Extract to read
<<<<

Arena in Binghamton, New York

Visions Veterans Memorial Arena (formerly known as the Broome County Veterans Memorial Arena and Floyd L. Maines Veterans Memorial Arena) is a 7,200-seat multi-purpose arena in Binghamton, New York. The arena was completed in 1973, providing an entertainment venue for residents of the Greater Binghamton area. The arena has eight luxury suites that each hold 25 fans (200 total). A longtime home to minor league hockey, the arena is home to the Binghamton Black Bears of the Federal Prospects Hockey League.

==History==
In the 1960s, the city of Binghamton started planning a number of urban renewal projects to revitalize the urban core, collectively known as Project 1. Based on the recommendations of a citizen committee, city and county leaders included a proposal as part of Project 1 to construct a downtown cultural complex. The proposed complex would consist of two buildings: a multipurpose veterans memorial auditorium and a performing arts center.

>>>>

Exercise description
Output the entire article on the Binghamton arena word for word. The entries that come next were taken from a different source than the article.

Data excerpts
<<<<

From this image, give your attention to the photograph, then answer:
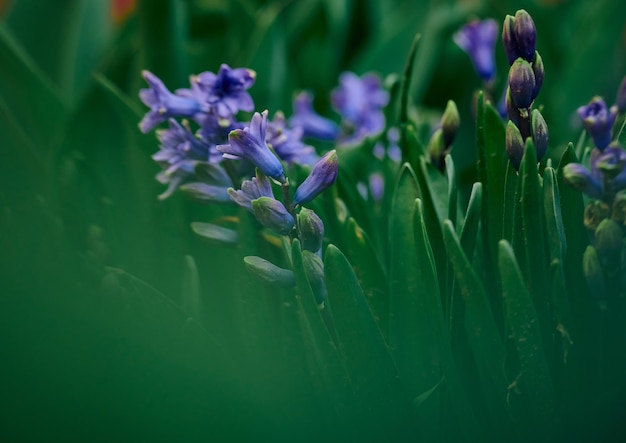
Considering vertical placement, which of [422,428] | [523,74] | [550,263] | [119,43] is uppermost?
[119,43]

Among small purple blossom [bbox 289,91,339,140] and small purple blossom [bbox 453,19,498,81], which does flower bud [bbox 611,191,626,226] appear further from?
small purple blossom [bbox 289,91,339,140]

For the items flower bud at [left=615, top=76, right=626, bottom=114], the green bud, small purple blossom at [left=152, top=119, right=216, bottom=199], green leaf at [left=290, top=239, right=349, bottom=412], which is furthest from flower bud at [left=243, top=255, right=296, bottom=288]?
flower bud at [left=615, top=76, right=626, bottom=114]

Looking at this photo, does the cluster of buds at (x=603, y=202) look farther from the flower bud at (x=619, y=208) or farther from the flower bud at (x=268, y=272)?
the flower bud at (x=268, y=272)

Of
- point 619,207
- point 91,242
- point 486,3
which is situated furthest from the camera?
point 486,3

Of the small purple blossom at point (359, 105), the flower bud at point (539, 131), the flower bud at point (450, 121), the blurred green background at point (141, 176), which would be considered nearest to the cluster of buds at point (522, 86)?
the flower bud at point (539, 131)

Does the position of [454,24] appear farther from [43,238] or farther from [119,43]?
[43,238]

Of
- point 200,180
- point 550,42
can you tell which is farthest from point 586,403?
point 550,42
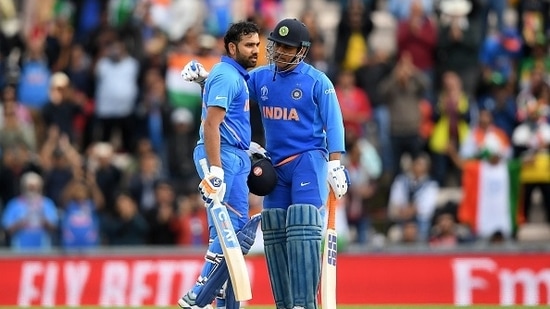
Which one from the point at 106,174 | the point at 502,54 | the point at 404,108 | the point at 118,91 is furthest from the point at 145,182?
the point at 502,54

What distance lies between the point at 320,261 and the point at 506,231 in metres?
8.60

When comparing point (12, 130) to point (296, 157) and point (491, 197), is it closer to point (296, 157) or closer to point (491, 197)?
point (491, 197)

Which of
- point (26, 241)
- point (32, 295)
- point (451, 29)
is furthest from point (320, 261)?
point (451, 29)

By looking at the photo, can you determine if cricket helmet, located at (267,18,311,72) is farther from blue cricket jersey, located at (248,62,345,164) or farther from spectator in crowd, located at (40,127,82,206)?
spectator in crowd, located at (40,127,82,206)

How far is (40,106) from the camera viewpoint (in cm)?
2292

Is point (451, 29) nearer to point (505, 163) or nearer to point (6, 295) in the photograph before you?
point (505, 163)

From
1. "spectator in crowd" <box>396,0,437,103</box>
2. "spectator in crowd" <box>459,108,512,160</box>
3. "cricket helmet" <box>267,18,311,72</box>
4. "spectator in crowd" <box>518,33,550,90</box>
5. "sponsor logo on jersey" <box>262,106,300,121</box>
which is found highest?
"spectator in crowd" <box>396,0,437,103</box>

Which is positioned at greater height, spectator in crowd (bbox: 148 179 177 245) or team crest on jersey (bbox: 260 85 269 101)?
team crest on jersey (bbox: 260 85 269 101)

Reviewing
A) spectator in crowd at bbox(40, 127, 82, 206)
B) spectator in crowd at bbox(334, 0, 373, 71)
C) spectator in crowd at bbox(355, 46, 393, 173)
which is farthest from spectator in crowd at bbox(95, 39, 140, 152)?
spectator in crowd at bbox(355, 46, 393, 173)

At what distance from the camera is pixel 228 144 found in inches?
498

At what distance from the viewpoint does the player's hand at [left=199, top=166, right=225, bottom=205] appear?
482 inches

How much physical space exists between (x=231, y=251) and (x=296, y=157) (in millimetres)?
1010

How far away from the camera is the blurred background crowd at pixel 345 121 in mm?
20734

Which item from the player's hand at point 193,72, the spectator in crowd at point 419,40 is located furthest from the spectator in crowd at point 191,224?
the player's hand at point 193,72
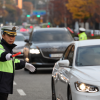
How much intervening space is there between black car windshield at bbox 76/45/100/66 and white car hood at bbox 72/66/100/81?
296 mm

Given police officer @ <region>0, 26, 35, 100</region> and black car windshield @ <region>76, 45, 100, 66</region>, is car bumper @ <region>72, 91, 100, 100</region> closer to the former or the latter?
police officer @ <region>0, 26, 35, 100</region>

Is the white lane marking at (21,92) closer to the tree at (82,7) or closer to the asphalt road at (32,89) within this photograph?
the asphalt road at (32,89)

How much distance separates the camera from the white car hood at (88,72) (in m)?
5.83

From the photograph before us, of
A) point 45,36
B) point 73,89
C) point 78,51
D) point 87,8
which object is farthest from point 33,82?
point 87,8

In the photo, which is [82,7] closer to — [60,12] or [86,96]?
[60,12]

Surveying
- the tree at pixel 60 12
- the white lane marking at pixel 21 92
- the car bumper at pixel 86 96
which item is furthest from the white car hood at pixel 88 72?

>>>>

Task solution
Arena in Binghamton, New York

Visions Veterans Memorial Arena (formerly known as the Broome County Veterans Memorial Arena and Floyd L. Maines Veterans Memorial Arena) is a 7,200-seat multi-purpose arena in Binghamton, New York. The arena was completed in 1973, providing an entertainment venue for residents of the Greater Binghamton area. The arena has eight luxury suites that each hold 25 fans (200 total). A longtime home to minor league hockey, the arena is home to the Binghamton Black Bears of the Federal Prospects Hockey League.

==History==
In the 1960s, the city of Binghamton started planning a number of urban renewal projects to revitalize the urban core, collectively known as Project 1. Based on the recommendations of a citizen committee, city and county leaders included a proposal as part of Project 1 to construct a downtown cultural complex. The proposed complex would consist of two buildings: a multipurpose veterans memorial auditorium and a performing arts center.